■ AIM ■
Locate each line below that contains the string "sign" and copy those lines out. Case counts.

■ DATA PROVIDED ■

++++++++++

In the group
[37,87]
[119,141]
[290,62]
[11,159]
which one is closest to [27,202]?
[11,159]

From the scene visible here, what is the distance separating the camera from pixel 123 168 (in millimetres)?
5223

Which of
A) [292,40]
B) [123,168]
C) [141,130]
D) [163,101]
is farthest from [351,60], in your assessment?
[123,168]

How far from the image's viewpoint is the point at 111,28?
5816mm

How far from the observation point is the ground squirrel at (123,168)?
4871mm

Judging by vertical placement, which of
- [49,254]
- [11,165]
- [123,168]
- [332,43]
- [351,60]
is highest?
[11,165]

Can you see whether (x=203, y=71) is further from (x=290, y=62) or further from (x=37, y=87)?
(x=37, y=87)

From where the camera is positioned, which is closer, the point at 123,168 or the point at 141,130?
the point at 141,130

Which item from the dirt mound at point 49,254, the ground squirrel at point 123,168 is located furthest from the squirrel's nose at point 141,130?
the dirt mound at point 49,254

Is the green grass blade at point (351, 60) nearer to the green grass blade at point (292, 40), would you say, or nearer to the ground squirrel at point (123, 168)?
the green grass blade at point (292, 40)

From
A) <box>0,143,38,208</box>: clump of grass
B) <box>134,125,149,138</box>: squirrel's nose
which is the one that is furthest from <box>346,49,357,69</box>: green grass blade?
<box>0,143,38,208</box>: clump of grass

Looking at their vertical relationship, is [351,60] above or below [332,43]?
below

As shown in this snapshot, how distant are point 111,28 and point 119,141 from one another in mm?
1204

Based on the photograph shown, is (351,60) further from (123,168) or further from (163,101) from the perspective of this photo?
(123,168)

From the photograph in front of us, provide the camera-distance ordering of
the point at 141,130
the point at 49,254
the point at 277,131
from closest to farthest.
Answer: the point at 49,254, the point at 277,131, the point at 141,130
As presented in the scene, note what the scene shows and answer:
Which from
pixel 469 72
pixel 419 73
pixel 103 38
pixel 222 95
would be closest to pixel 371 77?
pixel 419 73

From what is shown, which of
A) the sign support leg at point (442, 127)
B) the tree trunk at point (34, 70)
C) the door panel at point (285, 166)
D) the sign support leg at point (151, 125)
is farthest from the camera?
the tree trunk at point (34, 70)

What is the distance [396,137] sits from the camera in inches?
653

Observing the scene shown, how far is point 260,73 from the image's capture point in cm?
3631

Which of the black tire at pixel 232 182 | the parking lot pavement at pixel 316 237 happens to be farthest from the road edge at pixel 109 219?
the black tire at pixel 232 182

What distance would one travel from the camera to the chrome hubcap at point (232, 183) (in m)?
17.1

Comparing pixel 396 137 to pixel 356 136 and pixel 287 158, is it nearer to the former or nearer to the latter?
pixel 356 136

++++++++++

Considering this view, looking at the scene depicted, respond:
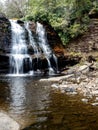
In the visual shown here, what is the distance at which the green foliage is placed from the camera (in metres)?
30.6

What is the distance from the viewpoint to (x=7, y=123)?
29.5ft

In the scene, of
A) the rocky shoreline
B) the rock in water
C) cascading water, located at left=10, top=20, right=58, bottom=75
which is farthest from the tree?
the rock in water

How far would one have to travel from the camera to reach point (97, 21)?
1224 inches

++++++++++

■ RESPONSE ■
A) the sign support leg at point (442, 127)
D) the sign support leg at point (151, 125)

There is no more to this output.